* Task description
What follows is a listing to be transcribed exactly.

* Records supplied
__________________________________________________

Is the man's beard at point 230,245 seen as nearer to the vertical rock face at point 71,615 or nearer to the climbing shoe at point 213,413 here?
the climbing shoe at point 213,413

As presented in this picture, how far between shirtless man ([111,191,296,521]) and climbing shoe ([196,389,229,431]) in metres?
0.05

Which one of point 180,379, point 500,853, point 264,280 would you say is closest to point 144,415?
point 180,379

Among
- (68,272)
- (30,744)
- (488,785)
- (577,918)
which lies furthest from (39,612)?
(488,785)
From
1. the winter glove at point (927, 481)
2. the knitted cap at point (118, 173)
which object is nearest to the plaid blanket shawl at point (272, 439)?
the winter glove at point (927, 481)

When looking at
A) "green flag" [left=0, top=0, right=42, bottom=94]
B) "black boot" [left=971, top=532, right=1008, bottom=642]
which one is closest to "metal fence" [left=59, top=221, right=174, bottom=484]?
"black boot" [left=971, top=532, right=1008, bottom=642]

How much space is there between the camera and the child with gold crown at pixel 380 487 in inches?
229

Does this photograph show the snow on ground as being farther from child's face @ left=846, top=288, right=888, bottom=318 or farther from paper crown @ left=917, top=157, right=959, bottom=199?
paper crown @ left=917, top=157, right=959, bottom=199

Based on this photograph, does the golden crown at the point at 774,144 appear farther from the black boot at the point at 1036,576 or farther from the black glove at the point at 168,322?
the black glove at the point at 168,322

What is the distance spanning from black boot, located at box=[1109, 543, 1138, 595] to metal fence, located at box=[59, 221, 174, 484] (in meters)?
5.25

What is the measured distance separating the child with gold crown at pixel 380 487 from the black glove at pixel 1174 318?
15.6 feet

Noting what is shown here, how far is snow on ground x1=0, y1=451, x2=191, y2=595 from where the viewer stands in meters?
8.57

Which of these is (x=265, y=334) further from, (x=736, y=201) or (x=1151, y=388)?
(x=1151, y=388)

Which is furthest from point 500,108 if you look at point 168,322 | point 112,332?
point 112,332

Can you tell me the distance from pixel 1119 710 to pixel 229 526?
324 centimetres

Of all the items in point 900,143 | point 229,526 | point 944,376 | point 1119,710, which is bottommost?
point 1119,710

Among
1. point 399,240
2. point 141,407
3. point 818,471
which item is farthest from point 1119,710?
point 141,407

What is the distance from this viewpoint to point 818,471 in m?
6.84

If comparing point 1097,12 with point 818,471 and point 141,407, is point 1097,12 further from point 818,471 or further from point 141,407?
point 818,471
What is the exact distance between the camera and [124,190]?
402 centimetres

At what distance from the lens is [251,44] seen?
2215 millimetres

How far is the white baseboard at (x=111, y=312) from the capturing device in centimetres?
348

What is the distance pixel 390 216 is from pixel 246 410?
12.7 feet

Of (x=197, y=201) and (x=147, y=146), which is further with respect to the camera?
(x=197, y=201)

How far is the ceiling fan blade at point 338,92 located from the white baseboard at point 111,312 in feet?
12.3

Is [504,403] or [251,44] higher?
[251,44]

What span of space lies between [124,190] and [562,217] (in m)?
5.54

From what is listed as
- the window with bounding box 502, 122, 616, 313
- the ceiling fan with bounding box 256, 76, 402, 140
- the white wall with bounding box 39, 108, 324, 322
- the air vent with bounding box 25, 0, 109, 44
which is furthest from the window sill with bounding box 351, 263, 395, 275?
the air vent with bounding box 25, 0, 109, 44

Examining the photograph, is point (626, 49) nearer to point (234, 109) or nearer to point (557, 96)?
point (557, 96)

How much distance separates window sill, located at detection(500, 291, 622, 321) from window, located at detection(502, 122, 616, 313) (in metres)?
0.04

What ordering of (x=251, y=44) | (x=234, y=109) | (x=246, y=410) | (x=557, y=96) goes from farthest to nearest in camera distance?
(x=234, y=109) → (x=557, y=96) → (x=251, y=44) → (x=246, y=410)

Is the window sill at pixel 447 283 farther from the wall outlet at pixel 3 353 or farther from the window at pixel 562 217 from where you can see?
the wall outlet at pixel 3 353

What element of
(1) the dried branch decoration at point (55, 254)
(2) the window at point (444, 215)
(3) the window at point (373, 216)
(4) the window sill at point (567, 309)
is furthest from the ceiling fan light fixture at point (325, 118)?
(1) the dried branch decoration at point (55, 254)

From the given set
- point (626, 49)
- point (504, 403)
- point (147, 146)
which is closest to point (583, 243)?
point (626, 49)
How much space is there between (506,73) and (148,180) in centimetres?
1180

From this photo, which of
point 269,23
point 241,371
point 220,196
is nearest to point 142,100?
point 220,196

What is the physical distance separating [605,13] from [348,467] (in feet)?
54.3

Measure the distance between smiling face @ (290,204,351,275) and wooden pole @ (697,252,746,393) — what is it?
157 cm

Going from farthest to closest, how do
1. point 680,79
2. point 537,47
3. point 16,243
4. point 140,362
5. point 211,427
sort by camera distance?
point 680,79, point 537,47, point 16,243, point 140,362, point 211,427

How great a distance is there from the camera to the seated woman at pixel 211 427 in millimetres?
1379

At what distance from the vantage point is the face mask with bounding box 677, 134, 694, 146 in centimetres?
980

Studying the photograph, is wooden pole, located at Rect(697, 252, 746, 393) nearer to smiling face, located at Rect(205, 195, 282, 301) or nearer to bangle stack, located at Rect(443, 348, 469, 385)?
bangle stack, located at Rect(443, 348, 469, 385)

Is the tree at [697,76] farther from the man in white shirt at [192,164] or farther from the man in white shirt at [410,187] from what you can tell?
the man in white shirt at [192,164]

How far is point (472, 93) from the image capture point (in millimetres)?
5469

__________________________________________________

* Correct output
Is the man's beard at point 230,245 seen as nearer to the vertical rock face at point 71,615 or nearer to the climbing shoe at point 213,413 here?
the climbing shoe at point 213,413

As presented in this picture, how far between shirtless man ([111,191,296,521]) and climbing shoe ([196,389,229,431]) in metres?
0.05

Which one of point 180,379, point 500,853, point 264,280 would you say is closest to point 144,415?
point 180,379

Among
- (68,272)
- (30,744)
- (488,785)
- (577,918)
which lies furthest from (39,612)?
(488,785)
From
1. the winter glove at point (927, 481)
2. the knitted cap at point (118, 173)
which object is nearest to the plaid blanket shawl at point (272, 439)?
the winter glove at point (927, 481)

When looking at
A) "green flag" [left=0, top=0, right=42, bottom=94]
B) "black boot" [left=971, top=532, right=1008, bottom=642]
which one is closest to "metal fence" [left=59, top=221, right=174, bottom=484]?
"black boot" [left=971, top=532, right=1008, bottom=642]

How much space is there between the camera and the child with gold crown at pixel 380 487 in inches?
229

Does this photograph show the snow on ground as being farther from child's face @ left=846, top=288, right=888, bottom=318 or farther from paper crown @ left=917, top=157, right=959, bottom=199?
paper crown @ left=917, top=157, right=959, bottom=199

Based on this photograph, does the golden crown at the point at 774,144 appear farther from the black boot at the point at 1036,576 or farther from the black glove at the point at 168,322?
the black glove at the point at 168,322

What is the distance spanning from black boot, located at box=[1109, 543, 1138, 595] to metal fence, located at box=[59, 221, 174, 484] (in meters)?
5.25

What is the measured distance separating the child with gold crown at pixel 380 487 from the black glove at pixel 1174 318?
15.6 feet

Noting what is shown here, how far is snow on ground x1=0, y1=451, x2=191, y2=595 from where the viewer stands in meters?
8.57

Which of these is (x=265, y=334) further from, (x=736, y=201) or (x=1151, y=388)?
(x=1151, y=388)

Which is furthest from point 500,108 if you look at point 168,322 | point 112,332?
point 112,332

Can you tell me the distance from pixel 1119 710 to pixel 229 526?
324 centimetres

Of all the items in point 900,143 | point 229,526 | point 944,376 | point 1119,710, which is bottommost?
point 1119,710

Among
1. point 399,240
2. point 141,407
3. point 818,471
which item is farthest from point 1119,710?
point 141,407

What is the distance from this viewpoint to point 818,471 in m?
6.84

If comparing point 1097,12 with point 818,471 and point 141,407, is point 1097,12 further from point 818,471 or further from point 141,407?
point 818,471
What is the exact distance between the camera and [124,190]?
402 centimetres

At what distance from the lens is [251,44] seen?
2215 millimetres

How far is the white baseboard at (x=111, y=312) from the capturing device in centimetres?
348

What is the distance pixel 390 216 is from pixel 246 410?
12.7 feet

Of (x=197, y=201) and (x=147, y=146), which is further with respect to the camera?
(x=197, y=201)

How far is the ceiling fan blade at point 338,92 located from the white baseboard at point 111,312 in feet?
12.3

Is [504,403] or [251,44] higher?
[251,44]

What span of space lies between [124,190] and [562,217] (in m)?
5.54

From what is listed as
- the window with bounding box 502, 122, 616, 313
- the ceiling fan with bounding box 256, 76, 402, 140
- the white wall with bounding box 39, 108, 324, 322
- the air vent with bounding box 25, 0, 109, 44
which is furthest from the window sill with bounding box 351, 263, 395, 275?
the air vent with bounding box 25, 0, 109, 44

Examining the photograph, is point (626, 49) nearer to point (234, 109) or nearer to point (557, 96)?
point (557, 96)

How much distance separates window sill, located at detection(500, 291, 622, 321) from window, located at detection(502, 122, 616, 313) (in metres)?
0.04

What ordering of (x=251, y=44) | (x=234, y=109) | (x=246, y=410) | (x=557, y=96) goes from farthest to nearest in camera distance?
(x=234, y=109) → (x=557, y=96) → (x=251, y=44) → (x=246, y=410)

Is the window sill at pixel 447 283 farther from the wall outlet at pixel 3 353 or farther from the window at pixel 562 217 from where you can see?
the wall outlet at pixel 3 353

What element of
(1) the dried branch decoration at point (55, 254)
(2) the window at point (444, 215)
(3) the window at point (373, 216)
(4) the window sill at point (567, 309)
is furthest from the ceiling fan light fixture at point (325, 118)?
(1) the dried branch decoration at point (55, 254)

From the given set
- point (626, 49)
- point (504, 403)
- point (147, 146)
which is closest to point (583, 243)?
point (626, 49)
How much space is there between (506,73) and (148,180) in centimetres?
1180

From this photo, which of
point 269,23
point 241,371
point 220,196
is nearest to point 142,100?
point 220,196

What is the physical distance separating [605,13] from [348,467] (in feet)?
54.3

Measure the distance between smiling face @ (290,204,351,275) and wooden pole @ (697,252,746,393) — what is it?
157 cm

Going from farthest to closest, how do
1. point 680,79
2. point 537,47
3. point 16,243
4. point 140,362
5. point 211,427
sort by camera distance?
point 680,79, point 537,47, point 16,243, point 140,362, point 211,427

How great a distance is there from the camera to the seated woman at pixel 211 427 in millimetres?
1379

At what distance from the vantage point is the face mask with bounding box 677, 134, 694, 146 in centimetres?
980

Studying the photograph, is wooden pole, located at Rect(697, 252, 746, 393) nearer to smiling face, located at Rect(205, 195, 282, 301) or nearer to bangle stack, located at Rect(443, 348, 469, 385)?
bangle stack, located at Rect(443, 348, 469, 385)

Is the tree at [697,76] farther from the man in white shirt at [192,164] or farther from the man in white shirt at [410,187] from what you can tell?
the man in white shirt at [192,164]

How far is point (472, 93) from the image capture point (in millimetres)?
5469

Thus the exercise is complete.